Moving on to BeOS, we have OS technology that combines many desirable features for the new breed of applications. Unlike embedded systems running under the hood of a car, these new appliances need strong multimedia capabilities. BeOS offers a small footprint and a modern, robust, modular, customizable solution for these applications. As disclosed in several of last quarter's announcements, customers and partners have validated our offering and we're planning a more formal announcement of what we refer to as Stinger, a complete software solution for Internet appliances. We'll be providing details at the upcoming introduction event.

So far, we have an exciting emerging market and a product for it. Looking at the market again, we see no 800-pound gorilla monopolizing it. Rather, we see a very fluid situation, fast growth, and we see the opportunity to become a mainstream player. That is why we've decided to shift our resources to that opportunity, to the goal of establishing BeOS as the premier OS platform for media- rich Internet devices. "Our resources," in the previous sentence, includes the desktop BeOS. In support of our Internet appliances effort, the desktop BeOS plays two roles, both vital. The first role is the development system for Stinger-based products, offering the advantages of a native environment, already well-tested, and, if I may say so, well-liked. Then, by offering a free version of BeOS available for download, we advertise our technology on the widest billboard known to humankind, the Internet. The goals are to gain visibility, market testing and feedback and to inspire developers to create new types of Internet appliance devices using Be technology. As a result, we'll continue to issue updates and new releases for the desktop BeOS in support of its role in our appliances strategy. For example, as new drivers and features are developed for Stinger-based products, BeOS desktop will gain driver compatibility and features.
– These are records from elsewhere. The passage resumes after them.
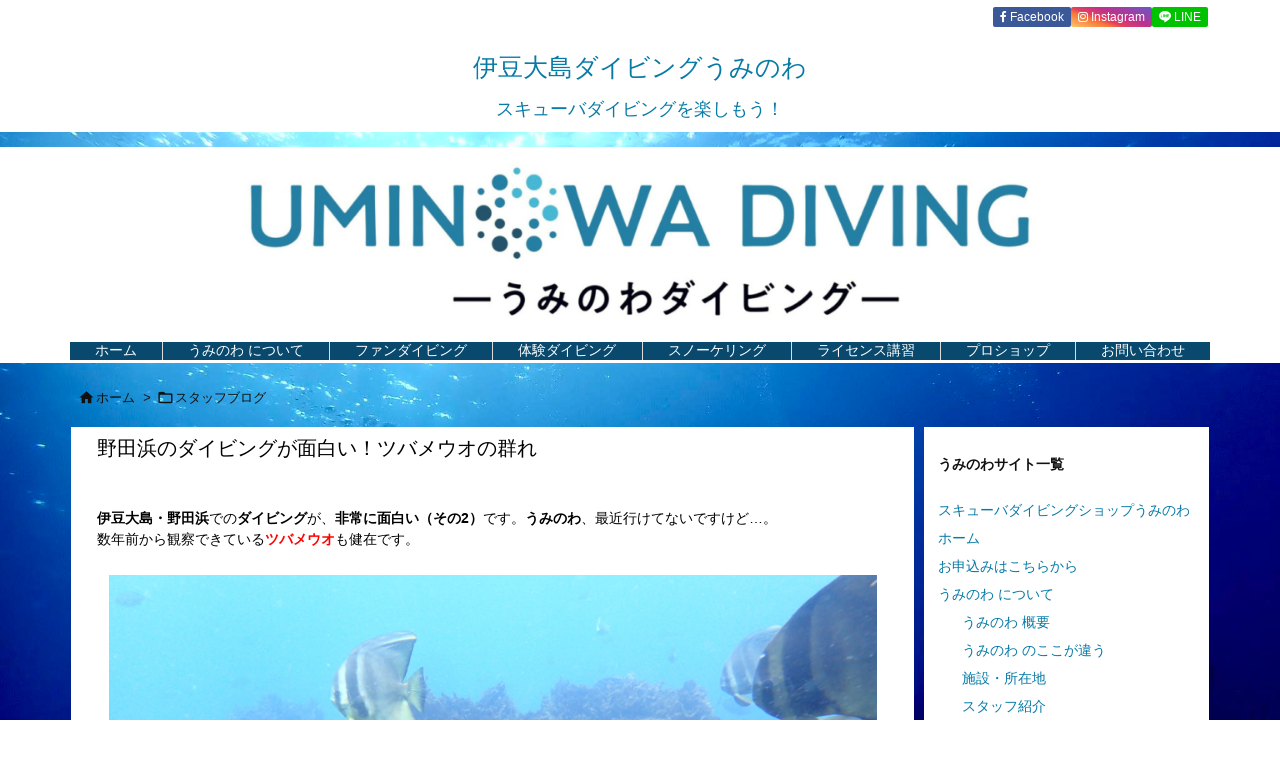

--- FILE ---
content_type: text/css; charset=utf-8
request_url: https://fonts.googleapis.com/icon?family=Material+Icons|Material+Icons+Outlined&display=swap
body_size: 145
content:
/* fallback */
@font-face {
  font-family: 'Material Icons';
  font-style: normal;
  font-weight: 400;
  font-display: swap;
  src: url(https://fonts.gstatic.com/s/materialicons/v145/flUhRq6tzZclQEJ-Vdg-IuiaDsNcIhQ8tQ.woff2) format('woff2');
}
/* fallback */
@font-face {
  font-family: 'Material Icons Outlined';
  font-style: normal;
  font-weight: 400;
  font-display: swap;
  src: url(https://fonts.gstatic.com/s/materialiconsoutlined/v110/gok-H7zzDkdnRel8-DQ6KAXJ69wP1tGnf4ZGhUcel5euIg.woff2) format('woff2');
}

.material-icons {
  font-family: 'Material Icons';
  font-weight: normal;
  font-style: normal;
  font-size: 24px;
  line-height: 1;
  letter-spacing: normal;
  text-transform: none;
  display: inline-block;
  white-space: nowrap;
  word-wrap: normal;
  direction: ltr;
  -webkit-font-feature-settings: 'liga';
  -webkit-font-smoothing: antialiased;
}

.material-icons-outlined {
  font-family: 'Material Icons Outlined';
  font-weight: normal;
  font-style: normal;
  font-size: 24px;
  line-height: 1;
  letter-spacing: normal;
  text-transform: none;
  display: inline-block;
  white-space: nowrap;
  word-wrap: normal;
  direction: ltr;
  -webkit-font-feature-settings: 'liga';
  -webkit-font-smoothing: antialiased;
}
I realize there is concern that we'll "ditch" the desktop, and I accept the fact that a shift in strategy always creates uncertainty. Only our actions over time can allay those concerns.

Fortunately, it's not entirely up to us. We intend to work with publishers and other partners to make commercial versions of BeOS 5 available through retail channels. This allows us to refocus the energies we previously applied to our own retail distribution efforts. We've received a number of calls from all over the world expressing interest in BeOS 5. Several software developers are interested in bundling BeOS with their applications and others want to publish and ship BeOS 5 itself. I've even heard a comment to the effect one company wants to be the Red Hat of the BeOS. I like the sentiment, and I'll let the legal eagles have fun with the putative motto.

As I have been required to do in the past, I must inform you that many of the statements I have made here are forward-looking in nature. That is, statements that are not historical facts are "forward-looking statements," including without limitation my statements regarding the future growth of the Internet appliance market, future availability and performance of Internet appliances and third party applications, plans for product development and release, the future capabilities of our products or other products mentioned herein, the market acceptance of our products, and our ability to penetrate and capture the emerging Internet appliance markets. Actual events or results may differ materially as a result of risks facing Be Incorporated or actual results differing from the assumptions underlying such statements. Such risks and assumptions include, but are not limited to, risks related to the growth of the market for Internet appliances, our ability to establish and maintain strategic relationships, our ability to develop and engineer modifications to BeOS, and the competition and market acceptance of BeOS. All such forward-looking statements are expressly qualified in their entirety by the "Risk Factors" and other cautionary statements included in Be Incorporated's prospectus, filed pursuant to Rule 424(b) of the Securities Act of 1933 on July 20, 1999 (Commission File No. 333- 77855), and other public filings with the Securities and Exchange Commission.